Мне было лет 13, когда моя школьная подруга, жившая на соседней даче, пришла однажды утром и взволнованно вызвала меня в сад.
«Вчера приехала сестра, — зашептала она, — пойдем, я хочу, чтоб ты ее увидела».
Эта старшая сестра Нина была предметом ее обожания, она часто рассказывала о ней, и все в ее взрослой, замужней жизни казалось таинственным и влекущим. И я любила слушать о ней.
«Она приехала с мужем? Надолго?» — спрашивала я, выходя вслед за ней из калитки сада.
«Она навсегда приехала. Она без мужа. Пойдем, я тебе расскажу…».
Она увлекла меня в огород к канаве, заросшей крапивой. Это было любимое место наших бесед, где нам никто не мешал. Мы сели на грядке капусты у самой канавы.
«Я слышала вчера. Они думали, что я сплю. Она долго сидела у мамы в спальной и плакала, и говорила…».
«Плакала? О чем?» — Душа моя жадно ширилась навстречу тайне.
«Она говорила, что больше не вернется к мужу, что он разлюбил ее, что он ей… — она замерла на миг, — что он ей изменяет…».

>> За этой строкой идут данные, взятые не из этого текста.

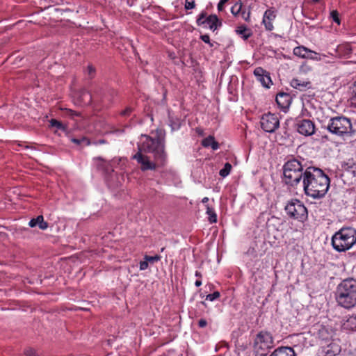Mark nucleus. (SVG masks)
Returning <instances> with one entry per match:
<instances>
[{
  "mask_svg": "<svg viewBox=\"0 0 356 356\" xmlns=\"http://www.w3.org/2000/svg\"><path fill=\"white\" fill-rule=\"evenodd\" d=\"M330 181V178L318 168L309 167L304 172L302 183L305 193L314 199L325 196Z\"/></svg>",
  "mask_w": 356,
  "mask_h": 356,
  "instance_id": "obj_1",
  "label": "nucleus"
},
{
  "mask_svg": "<svg viewBox=\"0 0 356 356\" xmlns=\"http://www.w3.org/2000/svg\"><path fill=\"white\" fill-rule=\"evenodd\" d=\"M336 300L346 309L353 307L356 305V280H343L337 288Z\"/></svg>",
  "mask_w": 356,
  "mask_h": 356,
  "instance_id": "obj_2",
  "label": "nucleus"
},
{
  "mask_svg": "<svg viewBox=\"0 0 356 356\" xmlns=\"http://www.w3.org/2000/svg\"><path fill=\"white\" fill-rule=\"evenodd\" d=\"M356 243V230L351 227H343L336 232L332 238V244L334 250L344 252Z\"/></svg>",
  "mask_w": 356,
  "mask_h": 356,
  "instance_id": "obj_3",
  "label": "nucleus"
},
{
  "mask_svg": "<svg viewBox=\"0 0 356 356\" xmlns=\"http://www.w3.org/2000/svg\"><path fill=\"white\" fill-rule=\"evenodd\" d=\"M164 140L158 136L156 138L147 136L146 140L139 147L138 150L145 153H153L154 160L163 165L166 159V154L165 152Z\"/></svg>",
  "mask_w": 356,
  "mask_h": 356,
  "instance_id": "obj_4",
  "label": "nucleus"
},
{
  "mask_svg": "<svg viewBox=\"0 0 356 356\" xmlns=\"http://www.w3.org/2000/svg\"><path fill=\"white\" fill-rule=\"evenodd\" d=\"M327 130L341 137H351L355 133L350 120L343 116L331 118L327 125Z\"/></svg>",
  "mask_w": 356,
  "mask_h": 356,
  "instance_id": "obj_5",
  "label": "nucleus"
},
{
  "mask_svg": "<svg viewBox=\"0 0 356 356\" xmlns=\"http://www.w3.org/2000/svg\"><path fill=\"white\" fill-rule=\"evenodd\" d=\"M283 175L286 184L291 186H296L304 177L301 163L296 159L289 161L284 165Z\"/></svg>",
  "mask_w": 356,
  "mask_h": 356,
  "instance_id": "obj_6",
  "label": "nucleus"
},
{
  "mask_svg": "<svg viewBox=\"0 0 356 356\" xmlns=\"http://www.w3.org/2000/svg\"><path fill=\"white\" fill-rule=\"evenodd\" d=\"M285 211L290 218L303 222L307 218L306 207L298 200H292L285 207Z\"/></svg>",
  "mask_w": 356,
  "mask_h": 356,
  "instance_id": "obj_7",
  "label": "nucleus"
},
{
  "mask_svg": "<svg viewBox=\"0 0 356 356\" xmlns=\"http://www.w3.org/2000/svg\"><path fill=\"white\" fill-rule=\"evenodd\" d=\"M143 152L139 151L135 154L132 159L136 160L138 163L140 165L142 171L155 170L158 166L161 165L159 163L152 161L149 156L143 154Z\"/></svg>",
  "mask_w": 356,
  "mask_h": 356,
  "instance_id": "obj_8",
  "label": "nucleus"
},
{
  "mask_svg": "<svg viewBox=\"0 0 356 356\" xmlns=\"http://www.w3.org/2000/svg\"><path fill=\"white\" fill-rule=\"evenodd\" d=\"M261 127L264 131L273 133L280 126V121L275 114L268 113L264 115L261 118Z\"/></svg>",
  "mask_w": 356,
  "mask_h": 356,
  "instance_id": "obj_9",
  "label": "nucleus"
},
{
  "mask_svg": "<svg viewBox=\"0 0 356 356\" xmlns=\"http://www.w3.org/2000/svg\"><path fill=\"white\" fill-rule=\"evenodd\" d=\"M273 343V339L270 333L267 332H260L257 334L254 345L256 348L260 349H269L272 348Z\"/></svg>",
  "mask_w": 356,
  "mask_h": 356,
  "instance_id": "obj_10",
  "label": "nucleus"
},
{
  "mask_svg": "<svg viewBox=\"0 0 356 356\" xmlns=\"http://www.w3.org/2000/svg\"><path fill=\"white\" fill-rule=\"evenodd\" d=\"M298 131L305 136H312L315 132V125L310 120H302L298 123Z\"/></svg>",
  "mask_w": 356,
  "mask_h": 356,
  "instance_id": "obj_11",
  "label": "nucleus"
},
{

Изменяет!? О, какими красками, какими тенями оделась вдруг жизнь, сверкнув на миг ужасами и чудесами незнакомого мира. Так будет и со мной?
«А как он ей изменяет?» — спросила я робко.
«Я не совсем поняла. Она говорила, что было какое-то письмо и что он не отрекся. Так и сказала. И очень плакала. А мама утешала… Ты хочешь ее видеть?»
«Хочу. Но как же, если она плачет?»
«Сейчас она не плачет. Она читает в беседке, одна. Пойдем. Только не говори ей, что я тебе сказала».
Она сжала мне руку, и мы пошли в сад, сгорая от любопытства и жалости.
В беседке, заплетенной душистым горошком, сидела Нина в голубом капоте, небрежно причесанная, с платком на плечах. На коленях ее лежала закрытая книга. Она показалась мне прекрасной, и, остановившись благоговейно на пороге беседки, я думала, глядя на нее: Так вот какие бывают те, кому «изменяют»!
«Это моя подруга, — сказала Катя, подходя к сестре, — та самая, о которой я тебе писала»…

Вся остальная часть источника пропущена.